Extract every entry word for word. Skip the pictures.

start Information given

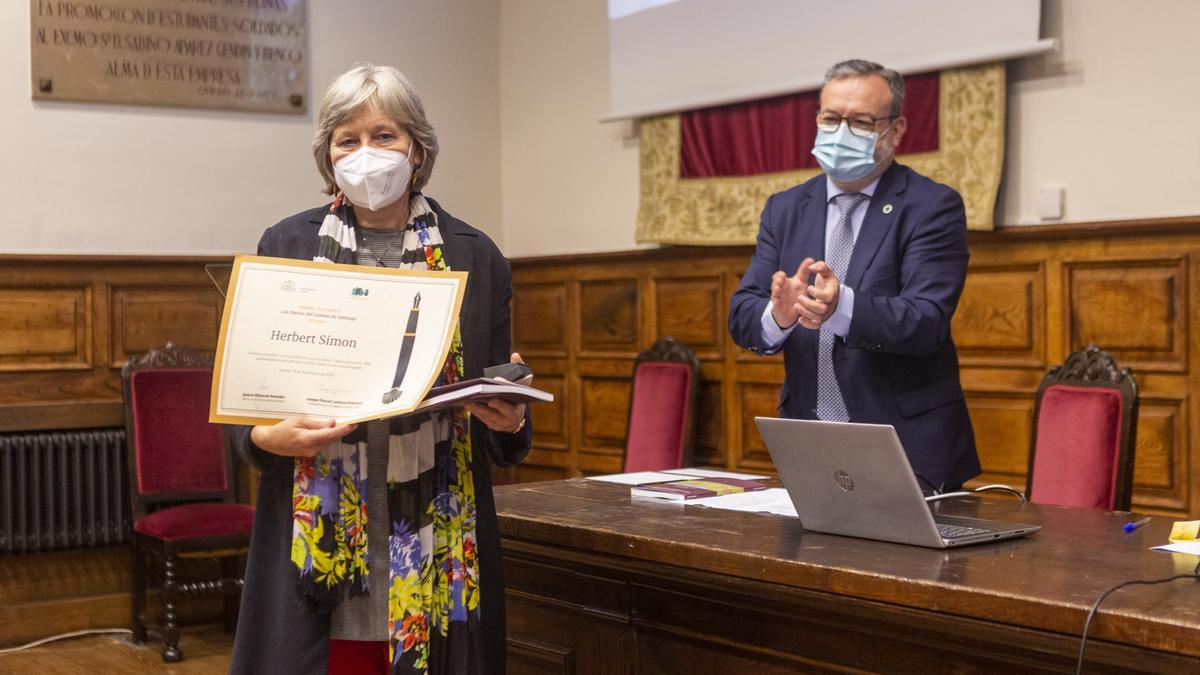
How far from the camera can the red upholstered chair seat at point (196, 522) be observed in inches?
192

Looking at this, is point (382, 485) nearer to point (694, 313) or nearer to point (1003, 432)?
point (1003, 432)

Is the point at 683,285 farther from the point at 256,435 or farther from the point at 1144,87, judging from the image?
the point at 256,435

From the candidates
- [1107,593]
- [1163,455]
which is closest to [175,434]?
[1163,455]

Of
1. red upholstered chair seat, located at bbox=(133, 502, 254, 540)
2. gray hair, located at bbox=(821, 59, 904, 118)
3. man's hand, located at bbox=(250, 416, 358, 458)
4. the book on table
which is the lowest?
red upholstered chair seat, located at bbox=(133, 502, 254, 540)

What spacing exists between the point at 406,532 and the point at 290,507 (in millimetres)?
181

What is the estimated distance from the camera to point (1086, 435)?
3.20 m

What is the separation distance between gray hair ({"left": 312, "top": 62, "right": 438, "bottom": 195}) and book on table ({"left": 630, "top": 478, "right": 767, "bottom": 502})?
95 centimetres

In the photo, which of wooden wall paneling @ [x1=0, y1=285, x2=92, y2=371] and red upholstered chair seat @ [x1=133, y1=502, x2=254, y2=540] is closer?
A: red upholstered chair seat @ [x1=133, y1=502, x2=254, y2=540]

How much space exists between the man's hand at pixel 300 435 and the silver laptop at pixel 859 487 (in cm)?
66

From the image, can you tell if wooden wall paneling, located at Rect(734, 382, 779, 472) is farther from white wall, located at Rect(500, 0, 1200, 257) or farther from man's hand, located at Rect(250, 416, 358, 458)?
man's hand, located at Rect(250, 416, 358, 458)

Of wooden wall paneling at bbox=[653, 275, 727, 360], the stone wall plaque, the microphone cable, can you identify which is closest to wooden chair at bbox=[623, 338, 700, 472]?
wooden wall paneling at bbox=[653, 275, 727, 360]

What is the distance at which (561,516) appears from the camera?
243 centimetres

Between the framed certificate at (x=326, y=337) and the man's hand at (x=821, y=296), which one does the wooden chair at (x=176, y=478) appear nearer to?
the man's hand at (x=821, y=296)

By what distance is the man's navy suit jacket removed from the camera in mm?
2570
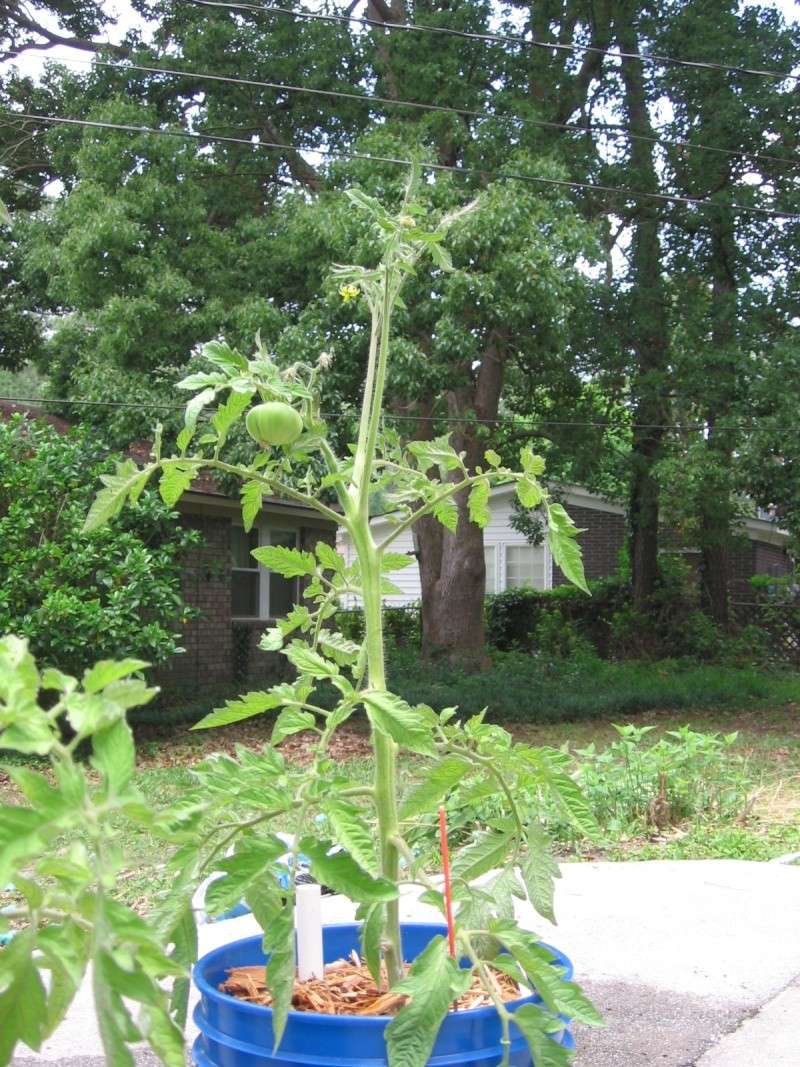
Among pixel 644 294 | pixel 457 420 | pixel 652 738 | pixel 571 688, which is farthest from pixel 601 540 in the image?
pixel 652 738

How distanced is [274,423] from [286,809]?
610mm

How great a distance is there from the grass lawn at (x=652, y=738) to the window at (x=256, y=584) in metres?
2.97

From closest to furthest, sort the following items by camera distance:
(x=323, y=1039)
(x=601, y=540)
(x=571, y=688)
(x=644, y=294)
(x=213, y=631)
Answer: (x=323, y=1039) → (x=213, y=631) → (x=571, y=688) → (x=644, y=294) → (x=601, y=540)

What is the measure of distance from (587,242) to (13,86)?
8359mm

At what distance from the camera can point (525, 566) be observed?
2617cm

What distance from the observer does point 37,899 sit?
3.76ft

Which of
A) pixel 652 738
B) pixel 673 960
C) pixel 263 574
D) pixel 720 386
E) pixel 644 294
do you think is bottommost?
pixel 652 738

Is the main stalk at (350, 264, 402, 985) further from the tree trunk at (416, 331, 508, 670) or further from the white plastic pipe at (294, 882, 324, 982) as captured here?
the tree trunk at (416, 331, 508, 670)

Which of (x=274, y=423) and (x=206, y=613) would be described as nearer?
(x=274, y=423)

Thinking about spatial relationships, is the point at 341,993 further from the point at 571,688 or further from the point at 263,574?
the point at 263,574

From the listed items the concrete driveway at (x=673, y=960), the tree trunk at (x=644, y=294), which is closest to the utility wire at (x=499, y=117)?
the tree trunk at (x=644, y=294)

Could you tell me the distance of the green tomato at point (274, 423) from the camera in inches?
71.2

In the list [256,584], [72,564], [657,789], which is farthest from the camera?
[256,584]

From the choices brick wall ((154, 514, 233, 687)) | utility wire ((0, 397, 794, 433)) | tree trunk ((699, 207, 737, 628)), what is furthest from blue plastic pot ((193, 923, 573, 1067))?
tree trunk ((699, 207, 737, 628))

end Information given

**Written response**
How far from the camera can the red upholstered chair seat at point (196, 522) be observed in inches?
192

Looking at this, is point (382, 485) nearer to point (694, 313) or nearer to point (1003, 432)?
point (1003, 432)

Is the point at 683,285 farther from the point at 256,435 or farther from the point at 1144,87, judging from the image?
the point at 256,435

From the candidates
- [1107,593]
- [1163,455]
which is closest to [175,434]?
[1163,455]

Of
1. red upholstered chair seat, located at bbox=(133, 502, 254, 540)
2. gray hair, located at bbox=(821, 59, 904, 118)
3. man's hand, located at bbox=(250, 416, 358, 458)
4. the book on table
which is the lowest?
red upholstered chair seat, located at bbox=(133, 502, 254, 540)

What spacing exists between the point at 406,532 and the point at 290,507 (in millimetres)?
181

What is the estimated distance from the camera to point (1086, 435)?
3.20 m

What is the separation distance between gray hair ({"left": 312, "top": 62, "right": 438, "bottom": 195}) and book on table ({"left": 630, "top": 478, "right": 767, "bottom": 502})?
95 centimetres

In the photo, which of wooden wall paneling @ [x1=0, y1=285, x2=92, y2=371] and red upholstered chair seat @ [x1=133, y1=502, x2=254, y2=540] is closer?
A: red upholstered chair seat @ [x1=133, y1=502, x2=254, y2=540]

How much space exists between the man's hand at pixel 300 435 and the silver laptop at pixel 859 487 (in cm)?
66

From the image, can you tell if wooden wall paneling, located at Rect(734, 382, 779, 472) is farther from white wall, located at Rect(500, 0, 1200, 257) or farther from man's hand, located at Rect(250, 416, 358, 458)?
man's hand, located at Rect(250, 416, 358, 458)

Of wooden wall paneling at bbox=[653, 275, 727, 360], the stone wall plaque, the microphone cable, can you identify which is closest to wooden chair at bbox=[623, 338, 700, 472]?
wooden wall paneling at bbox=[653, 275, 727, 360]

What is the distance at which (561,516) appears from the camera?
243 centimetres

Between the framed certificate at (x=326, y=337) and the man's hand at (x=821, y=296), which one does the wooden chair at (x=176, y=478) appear nearer to?
the man's hand at (x=821, y=296)

By what distance is the man's navy suit jacket removed from the camera in mm?
2570
Among pixel 644 294 | pixel 457 420 | pixel 652 738 | pixel 571 688, which is farthest from pixel 601 540 in the image?
pixel 652 738

How distanced is [274,423] from [286,809]?
610mm

How great a distance is there from the grass lawn at (x=652, y=738) to the window at (x=256, y=584) in metres?
2.97

From closest to furthest, sort the following items by camera distance:
(x=323, y=1039)
(x=601, y=540)
(x=571, y=688)
(x=644, y=294)
(x=213, y=631)
Answer: (x=323, y=1039) → (x=213, y=631) → (x=571, y=688) → (x=644, y=294) → (x=601, y=540)

What is the measure of distance from (587,242) to (13,86)?
8359mm

At what distance from the camera can point (525, 566) be observed?
2617cm

What distance from the observer does point 37,899 sit?
3.76ft

Which of
A) pixel 652 738
B) pixel 673 960
C) pixel 263 574
D) pixel 720 386
E) pixel 644 294
do you think is bottommost?
pixel 652 738

Is the main stalk at (350, 264, 402, 985) further from the tree trunk at (416, 331, 508, 670) or further from the white plastic pipe at (294, 882, 324, 982) as captured here?
the tree trunk at (416, 331, 508, 670)

Which of (x=274, y=423) and (x=206, y=613) would be described as nearer?
(x=274, y=423)

Thinking about spatial relationships, is the point at 341,993 further from the point at 571,688 or further from the point at 263,574?
the point at 263,574

From the listed items the concrete driveway at (x=673, y=960), the tree trunk at (x=644, y=294), which is closest to the utility wire at (x=499, y=117)?
the tree trunk at (x=644, y=294)

Could you tell me the distance of the green tomato at point (274, 423) from the camera in inches?
71.2

In the list [256,584], [72,564], [657,789], which is farthest from the camera?
[256,584]

From the choices brick wall ((154, 514, 233, 687)) | utility wire ((0, 397, 794, 433)) | tree trunk ((699, 207, 737, 628)), what is furthest from blue plastic pot ((193, 923, 573, 1067))?
tree trunk ((699, 207, 737, 628))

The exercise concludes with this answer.